O recurso foi apresentado
em razão de uma ação direta de inconstitucionalidade ajuizada pelo
Ministério Público do Estado de São Paulo no Tribunal de Justiça
do Estado (TJ-SP) para questionar uma lei municipal, do município de
Tupã (SP), que passou a desconsiderar nepotismo a nomeação de
parentes dos nomeantes para o cargo de agente político de secretário
municipal.
À época, o ministro
Luiz Fux, relator do recurso, afirmou que o debate se resumia a saber
se a nomeação de familiares para cargos políticos deve ser
considerada inconstitucional ou não.
“A discussão orbita em
torno do enquadramento dos agentes políticos como ocupantes de
cargos públicos, em especial cargo em comissão ou de confiança,
mas, ao não diferenciar cargos políticos de cargos estritamente
administrativos, a literalidade da súmula vinculante sugere que
resta proibido o nepotismo em todas as situações”, observou Fux.
Improbidade
administrativa
Além destes dispositivos
legais que tratam diretamente do nepotismo Vera Chemim chama a
atenção também para a Lei de Improbidade Administrativa que, assim
como a Constituição, determina que agentes públicos de qualquer
nível ou hierarquia são obrigados a observar os princípios de
legalidade, impessoalidade e moralidade no desempenho de suas
funções.
“O nepotismo pode
ser enquadrado como um ato de improbidade administrativa por
configurar falta de decoro.
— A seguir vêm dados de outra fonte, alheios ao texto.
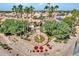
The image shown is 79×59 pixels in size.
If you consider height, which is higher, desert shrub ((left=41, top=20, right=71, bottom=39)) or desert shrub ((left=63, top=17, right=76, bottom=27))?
desert shrub ((left=63, top=17, right=76, bottom=27))

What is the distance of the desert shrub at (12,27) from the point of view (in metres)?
2.52

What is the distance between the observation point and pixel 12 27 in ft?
8.25

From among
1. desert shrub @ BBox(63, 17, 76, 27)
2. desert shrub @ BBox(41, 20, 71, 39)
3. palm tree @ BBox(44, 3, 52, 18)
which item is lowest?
desert shrub @ BBox(41, 20, 71, 39)

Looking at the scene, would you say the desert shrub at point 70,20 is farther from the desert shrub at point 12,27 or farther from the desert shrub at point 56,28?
the desert shrub at point 12,27

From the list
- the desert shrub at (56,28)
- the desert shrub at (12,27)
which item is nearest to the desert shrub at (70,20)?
the desert shrub at (56,28)

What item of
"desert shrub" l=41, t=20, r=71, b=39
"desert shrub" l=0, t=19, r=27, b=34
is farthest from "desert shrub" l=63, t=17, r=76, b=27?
"desert shrub" l=0, t=19, r=27, b=34

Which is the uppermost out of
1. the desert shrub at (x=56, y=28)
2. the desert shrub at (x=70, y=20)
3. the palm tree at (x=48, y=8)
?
the palm tree at (x=48, y=8)

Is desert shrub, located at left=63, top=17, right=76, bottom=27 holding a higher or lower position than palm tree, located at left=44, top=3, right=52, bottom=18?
lower

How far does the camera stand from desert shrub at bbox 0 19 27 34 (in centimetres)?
252

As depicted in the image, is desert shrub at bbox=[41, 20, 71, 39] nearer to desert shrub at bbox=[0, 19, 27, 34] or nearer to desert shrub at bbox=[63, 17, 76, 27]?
desert shrub at bbox=[63, 17, 76, 27]

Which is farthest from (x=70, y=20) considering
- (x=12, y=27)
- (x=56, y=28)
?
(x=12, y=27)

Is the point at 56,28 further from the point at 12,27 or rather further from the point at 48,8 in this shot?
the point at 12,27

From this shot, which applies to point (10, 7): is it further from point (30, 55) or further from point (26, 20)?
point (30, 55)

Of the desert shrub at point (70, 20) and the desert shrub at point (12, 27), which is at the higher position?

Por se tratar de uma matéria
administrativa e não penal, seria prevista apenas sanção
administrativa, que pode variar desde uma simples anulação da
nomeação até um processo de perda dos direitos políticos e de
função pública, a depender das circunstância e da autoridade
envolvida”, afirma a especialista.
Em relação à pessoa
contratada, se configurado o nepotismo, ela deve ser exonerada ou ter
o ato normativo que determinou sua contratação cancelado.”